*本文*:
+-------+

『食う・見る・触れる』


今から30年程前の水族館はジメジメとしていました。
ココには水があるんだ〜!って、妙な実感ができたものでした。
以降アクリル技術等の飛躍的な進歩により、
水族館は、美術館やホテルのように美しく、そして巨大になりました。
上から直接覗き込んだりする水槽も、結露が付いてどこか海の
岩場そのもののような水槽も、いつしか無くなってしまいました。
美しく壁材で塗装された壁面には、大きなアクリルが穿ち、
その様子はまるで一枚の絵画や映画のスクリ−ン、はたまた
劇場の舞台そのものです。
アクリルに隔てられた向こう側は極寒や熱帯の水温なのに、
見ている側は空調の行き届いた絨毯の上。
キャプションに書かれている文字と、巧みな展示表現だけを頼りに、
想像を働かせます。

それが良い悪いは別にして、現在の水族館は人間の五感の中の
「視覚」を使う頻度がとても多いようです。
動物園では「嗅覚」「聴覚」、機会があれば「触覚」も使います。
ただ見ているだけの行為はともすれば疎外感に繋がりますが、
しかし水族館で見るものは同じ命のある生き物。
ふれあえない、人間の言葉が判らない、
けれど同じ生き物同士ですがら、必至になって
心の目で見ようとします。

+-------+

*データ*:
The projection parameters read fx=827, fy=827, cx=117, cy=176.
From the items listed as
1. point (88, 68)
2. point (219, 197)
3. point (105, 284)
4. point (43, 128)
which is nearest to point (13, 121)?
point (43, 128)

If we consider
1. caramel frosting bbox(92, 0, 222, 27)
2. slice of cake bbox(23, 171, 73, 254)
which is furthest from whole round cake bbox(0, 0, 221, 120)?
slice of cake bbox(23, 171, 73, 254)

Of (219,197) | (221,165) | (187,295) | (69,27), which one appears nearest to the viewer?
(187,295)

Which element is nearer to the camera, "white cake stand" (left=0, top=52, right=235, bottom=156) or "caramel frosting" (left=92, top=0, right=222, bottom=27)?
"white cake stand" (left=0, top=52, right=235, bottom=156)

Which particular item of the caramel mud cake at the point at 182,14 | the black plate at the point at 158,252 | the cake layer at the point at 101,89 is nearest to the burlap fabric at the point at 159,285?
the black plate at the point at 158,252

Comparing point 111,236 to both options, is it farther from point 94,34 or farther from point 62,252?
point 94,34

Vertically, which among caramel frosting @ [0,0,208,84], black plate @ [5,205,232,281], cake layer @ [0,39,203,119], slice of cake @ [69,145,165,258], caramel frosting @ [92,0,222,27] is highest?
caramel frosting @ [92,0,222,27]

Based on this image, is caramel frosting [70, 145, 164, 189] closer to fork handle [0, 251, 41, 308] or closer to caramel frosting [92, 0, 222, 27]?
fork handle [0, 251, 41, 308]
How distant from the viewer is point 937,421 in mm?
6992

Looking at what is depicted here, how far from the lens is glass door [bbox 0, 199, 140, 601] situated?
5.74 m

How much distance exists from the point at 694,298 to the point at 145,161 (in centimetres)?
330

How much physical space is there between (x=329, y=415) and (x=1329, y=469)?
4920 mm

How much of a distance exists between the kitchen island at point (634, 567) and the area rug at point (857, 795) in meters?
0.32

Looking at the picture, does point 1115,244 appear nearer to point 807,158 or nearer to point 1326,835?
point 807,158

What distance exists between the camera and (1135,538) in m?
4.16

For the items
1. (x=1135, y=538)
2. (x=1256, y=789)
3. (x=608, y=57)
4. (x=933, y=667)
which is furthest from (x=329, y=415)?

+-------+

*課題 1*: 上の本文のうち「今から30年程前の」で始まる段落を、主な事実を残して箇条書きで短く書き直すこと。
*課題 2*: 上の本文から、「上から直接覗き込んだりする水槽も、結露が付いてどこか海の」を含む語句で始まり「動物園では「嗅覚」「聴覚」、機会があれば「触覚」も使います。」で終わる部分を、そのまま書き写すこと。

*回答 1*:
- 約30年前の水族館はジメジメしていて、水があるという実感があった。
- アクリル技術などの飛躍的な進歩で、水族館は美術館やホテルのように美しく巨大になった。
- 上から覗き込む水槽や、結露が付いて海の岩場のような水槽は無くなった。
- 塗装された壁面に大きなアクリルが穿たれ、絵画や映画のスクリーン、劇場の舞台のようだ。
- アクリルの向こうは極寒や熱帯の水温だが、見る側は空調の効いた絨毯の上にいる。
- 見る人はキャプションの文字と展示表現だけを頼りに想像を働かせる。

*回答 2*:
上から直接覗き込んだりする水槽も、結露が付いてどこか海の
岩場そのもののような水槽も、いつしか無くなってしまいました。
美しく壁材で塗装された壁面には、大きなアクリルが穿ち、
その様子はまるで一枚の絵画や映画のスクリ−ン、はたまた
劇場の舞台そのものです。
アクリルに隔てられた向こう側は極寒や熱帯の水温なのに、
見ている側は空調の行き届いた絨毯の上。
キャプションに書かれている文字と、巧みな展示表現だけを頼りに、
想像を働かせます。

それが良い悪いは別にして、現在の水族館は人間の五感の中の
「視覚」を使う頻度がとても多いようです。
動物園では「嗅覚」「聴覚」、機会があれば「触覚」も使います。